Via OlyBlog – This ain’t CNN, “Evergroove trivia, pt. 1“:
“Then we could observe people walking around on Red Square through the grates. The original Red Square, a wide area surrounded by berms and narrow exits, had an incredibly slippery surface in the 1970s. We always felt it was that way on purpose for crowd control. The bricks were replaced in the 1980s. During the time the campus was designed, student unrest around the country was widespread. ”
In fact, it is my understanding that the ubiquity of a “red square” at every state campus was specifically due to utility for crowd control. Any demonstrations in these squares could be controlled with water from a firehose which would make the brick slippery and allow the force from a nozzle to topple people to the ground. I believe I heard this for the first time on a campus visit to WWU many years ago.

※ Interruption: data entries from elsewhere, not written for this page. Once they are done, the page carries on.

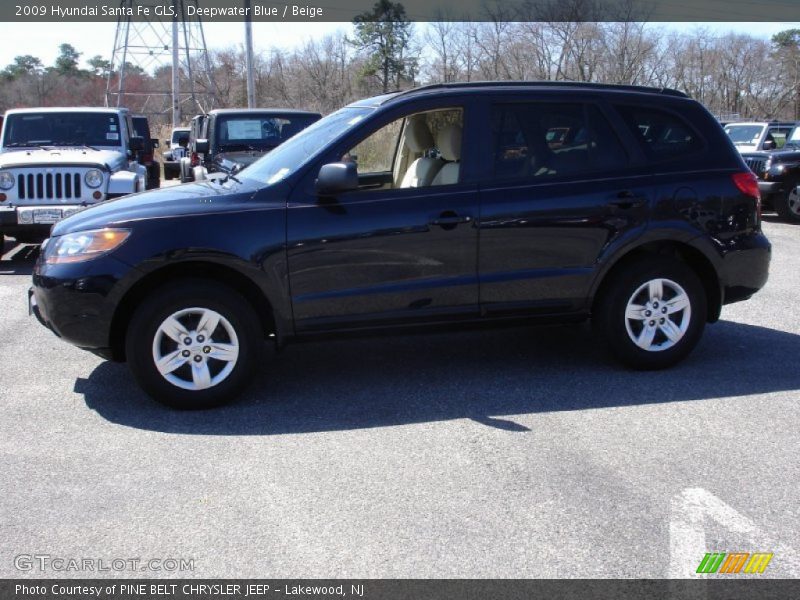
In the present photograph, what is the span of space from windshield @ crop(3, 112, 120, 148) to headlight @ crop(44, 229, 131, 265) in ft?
23.8

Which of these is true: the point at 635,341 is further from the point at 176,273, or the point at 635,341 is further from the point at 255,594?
the point at 255,594

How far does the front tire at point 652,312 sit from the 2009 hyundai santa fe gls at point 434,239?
0.04ft

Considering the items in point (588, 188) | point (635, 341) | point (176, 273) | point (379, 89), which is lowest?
point (635, 341)

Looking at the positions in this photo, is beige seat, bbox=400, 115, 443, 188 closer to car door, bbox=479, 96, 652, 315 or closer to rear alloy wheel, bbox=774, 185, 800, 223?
car door, bbox=479, 96, 652, 315

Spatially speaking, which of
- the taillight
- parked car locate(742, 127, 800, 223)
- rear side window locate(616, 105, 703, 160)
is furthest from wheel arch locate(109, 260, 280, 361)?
parked car locate(742, 127, 800, 223)

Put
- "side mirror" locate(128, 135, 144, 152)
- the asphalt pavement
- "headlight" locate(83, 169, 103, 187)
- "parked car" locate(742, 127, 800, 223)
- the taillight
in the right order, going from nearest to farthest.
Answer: the asphalt pavement → the taillight → "headlight" locate(83, 169, 103, 187) → "side mirror" locate(128, 135, 144, 152) → "parked car" locate(742, 127, 800, 223)

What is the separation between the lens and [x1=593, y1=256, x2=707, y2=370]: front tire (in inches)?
225

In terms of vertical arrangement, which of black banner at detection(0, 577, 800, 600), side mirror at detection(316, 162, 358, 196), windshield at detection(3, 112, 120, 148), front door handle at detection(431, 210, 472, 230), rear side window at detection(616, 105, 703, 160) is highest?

At the University of Washington, the Suzzallo Quadrangle, which was, I believe an open field, was replaced with red brick in 1969, at the time the undeground garage was built. There turns out to be a wikipedia article about UW’s Red Square, but it claims the brick was used because there was fear that rain would leak through grass and soil into the garage beneath. I suspect that may have been the politic reason.
As an aside, and here’s my most precious bit of trivia about Red Square at the UW, the chimney stacks are the height of the pyramids on the Giza plateau in Egypt.
Those chimneys are close enough together that it’s possible to climb up between them just by pressing against two stacks. People have climbed up there and had to be rescued several times over the years. I remember hearing that it was actually pretty frequently, in fact.
But at least people walking on the Red Square at the UW don’t have to pass between the Grassy Knoll and the Clock Tower! I get a kick out of the procession diagram each graduation that looks like a map from a conspiracy rant … book. The diagram that is given to graduates that shows the procession passing between those two landmarks is a pretty heavy unintentional frisson, an allegory for the coming transition to off-campus life?
The trifecta of bad taste would go into effect if Evergreen’s Red Square ever got metaphorically confused with Tiananmen Square, or, I suppose, the eponymous Red Square in Moscow.